Kondisi di atas berbeda dengan populisme yang berkembang di Eropa seperti yang dilakukan Marine Le Pen, kandidat Presiden Perancis 2017 dari Partai Front Nasional yang mengkonstruksi politik populisme melalui sentimen anti-minoritas, anti-migran dan anti-Uni Eropa dengan tujuan untuk meraih simpati pemilih.
Nah, di Indonesia, belakangan ini isu mengenai libur nasional juga sempat mengemuka, terutama terkait keputusan pemerintah mengenai libur pada pemilihan kepala daerah di beberapa kota besar di Indonesia yang mendapatkan sedikit kritikan dari kelompok pebisnis.
Lantas, bisakah dikatakan kebijakan libur nasional merupakan bagian dari skema kebijakan populis Jokowi?
Strategi Populisme Jokowi
Fenomena populisme memang berbeda-beda di setiap negara, namun dalam konteks libur nasional di Indonesia rasanya pandangan Kurt Weyland dalam buku “Populism: A Political-Strategic Approach” dapat mempersempit konteks yang dibahas. Menurut Weylend, populisme merupakan strategi politik dimana seseorang pemimpin mencari atau menjalankan kekuasaan pemerintah berdasarkan dukungan langsung, tanpa perantara, tidak terlembaga dan tidak teroganisir.
Berdasarkan pandangan Weylend, kita bisa menilai bahwa kebijakan Jokowi tentang libur nasional secara tak langsung merupakan bagian dari kebijakan populis. Tentu, karena kebijakan tersebut secara langsung berhubungan dengan rakyat itu sendiri, terutama kaum pekerja.
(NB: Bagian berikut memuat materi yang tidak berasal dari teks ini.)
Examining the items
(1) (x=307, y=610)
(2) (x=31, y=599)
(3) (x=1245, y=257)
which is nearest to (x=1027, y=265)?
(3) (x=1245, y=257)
Fakta berikutnya adalah, Jokowi pada dasarnya telah mengabaikan keluhan dari pebisnis yang menyalahkan kebijakan Jokowi karena produktivitas perusahaan menjadi terganggu. Selain itu, kebijakan populis lainnya bisa terlihat dari instruksi presiden tentang dana Program Keluarga Harapan (PHK) yang ditingkatkan menjadi dua kali lipat pada 2019, sementara jumlah penerima PKH juga meningkat menjadi 10 juta penerima.
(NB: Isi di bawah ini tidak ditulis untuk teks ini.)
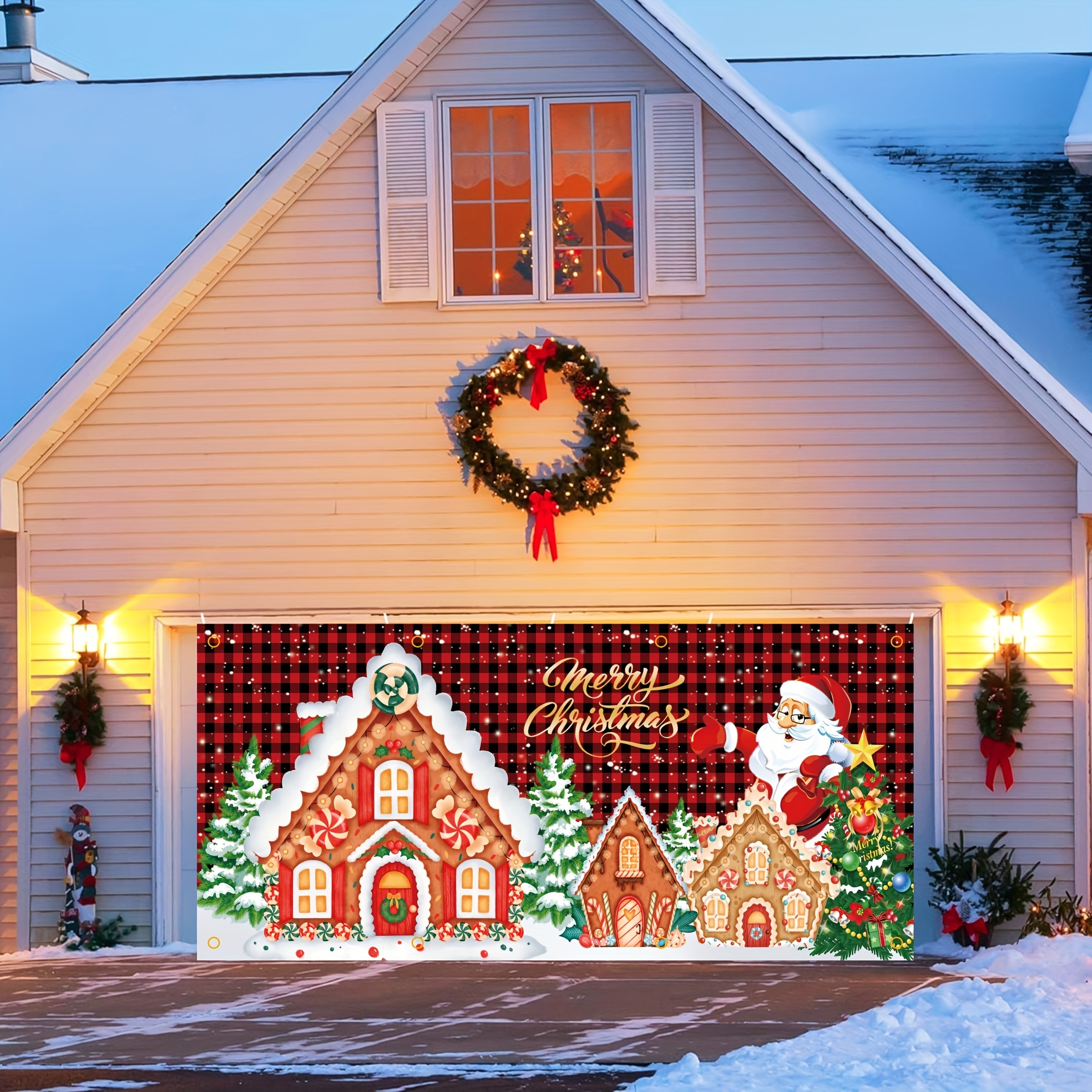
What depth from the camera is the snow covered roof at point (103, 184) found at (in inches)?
564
IPW: Ada 16 Proyek Infrastruktur Jokowi yang Ambruk https://t.co/tJNxozyV4x
— Mas Piyu ?? (@maspiyuuu) April 19, 2018
Dari kebijakan-kebijakan populis itu, dalam paradigma konstruktivisme, Jokowi sebetulnya sedang melakukan kontruksi terhadap kehidupan politik dan sosial di Indonesia. Jokowi mengonstruksi diri dalam kebijakan politik populisme yang diam-diam sangat menguntungkan pemerintahannya.
Hal itu dijelaskan oleh Peter L. Berger dan Luckmann dalam “The Social Construction of Reality”. Menurut Peter dan Berger, kontruktivisme dapat dilihat sebagai proses kerja kongnitif individu untuk menafsirkan dunia realitas yang ada karena terjadi relasi sosial antara individu dengan lingkungan atau orang di sekitarnya.
Konstruktivisme juga bisa diartikan sebagai proses sosial melalui tindakan dan interaksi antara individu dan sekelompok individu dengan menciptakan secara terus-menerus suatu realitas yang dialami bersama secara subjektif.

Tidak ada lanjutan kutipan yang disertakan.